Back In April, we learned though a former White House advisor speaking to The New Republic, that “There’s only one paper the president reads, that’s The New York Times.” In a new book, MSNBC editor Richard Wolffe paints a portrait of a president obsessed with the opinion of the Times’ editorial page. After each negative editorial “the president would summon his communications team to discuss the critical coverage,” Wolffe writes.
Forget the fact that the idea of a sitting president being so myopic, bubbled, and unwilling to consider alternate opinion is a little scary; what all of this might help to explain is why some are wondering if the New York Times is running the White House’s frantic and widely criticized Syria policy.
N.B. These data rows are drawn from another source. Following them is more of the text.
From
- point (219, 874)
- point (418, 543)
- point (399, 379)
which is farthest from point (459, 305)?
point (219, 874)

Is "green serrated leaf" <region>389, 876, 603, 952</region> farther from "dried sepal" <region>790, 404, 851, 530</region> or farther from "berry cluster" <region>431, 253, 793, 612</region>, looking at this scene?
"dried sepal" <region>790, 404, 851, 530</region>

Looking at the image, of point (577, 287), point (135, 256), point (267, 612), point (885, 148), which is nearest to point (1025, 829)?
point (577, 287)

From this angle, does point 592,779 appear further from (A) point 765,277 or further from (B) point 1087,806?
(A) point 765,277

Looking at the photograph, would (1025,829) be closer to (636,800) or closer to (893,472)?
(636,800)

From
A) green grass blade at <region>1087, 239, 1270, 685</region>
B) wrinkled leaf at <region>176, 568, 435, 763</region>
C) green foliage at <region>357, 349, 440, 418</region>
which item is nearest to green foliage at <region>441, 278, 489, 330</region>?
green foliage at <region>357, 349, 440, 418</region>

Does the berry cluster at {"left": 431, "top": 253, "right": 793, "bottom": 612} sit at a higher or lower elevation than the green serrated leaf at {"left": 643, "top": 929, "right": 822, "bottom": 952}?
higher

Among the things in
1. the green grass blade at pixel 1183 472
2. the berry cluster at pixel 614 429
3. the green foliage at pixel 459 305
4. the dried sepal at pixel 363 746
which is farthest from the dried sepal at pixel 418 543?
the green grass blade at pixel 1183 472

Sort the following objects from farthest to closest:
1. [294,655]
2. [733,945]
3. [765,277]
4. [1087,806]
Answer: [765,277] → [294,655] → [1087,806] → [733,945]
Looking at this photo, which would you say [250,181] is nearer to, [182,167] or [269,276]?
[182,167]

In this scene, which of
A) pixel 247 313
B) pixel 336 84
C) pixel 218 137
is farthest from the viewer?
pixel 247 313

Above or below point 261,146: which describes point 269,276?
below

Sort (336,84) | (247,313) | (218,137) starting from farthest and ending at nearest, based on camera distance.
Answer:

As my colleague Larry O’Connor wrote earlier today, during the most schizophrenic days of Obama’s decision-making process with respect to Syria, the president was in contact with a New York Times that was, at the time and with regular editorials, using its opinion pages to slow down Obama’s unilateral march towards war.
Then, on August 29, Obama met with the Times’ editorial page editor Andy Rosenthal, in what Michael Calderone describes as an off-the-record
discussion with Rosenthal and some members of the editorial board, according to sources familiar with the meeting. Times opinion columnists David Brooks, Gail Collins and Ross Douthat also attended, but editors for the paper’s news pages did not.
The following day, on August 30, Times’ editors wrote “[E]ven in the best of circumstances, military action could go wrong in so many ways; the lack of strong domestic and international support will make it even more difficult.”
That very same evening, Obama shocked everyone, including his own Cabinet, by announcing he would seek Congressional authorization for his war.
Even the president’s former defense secretaries concede that American foreign policy has been in a tailspin ever since.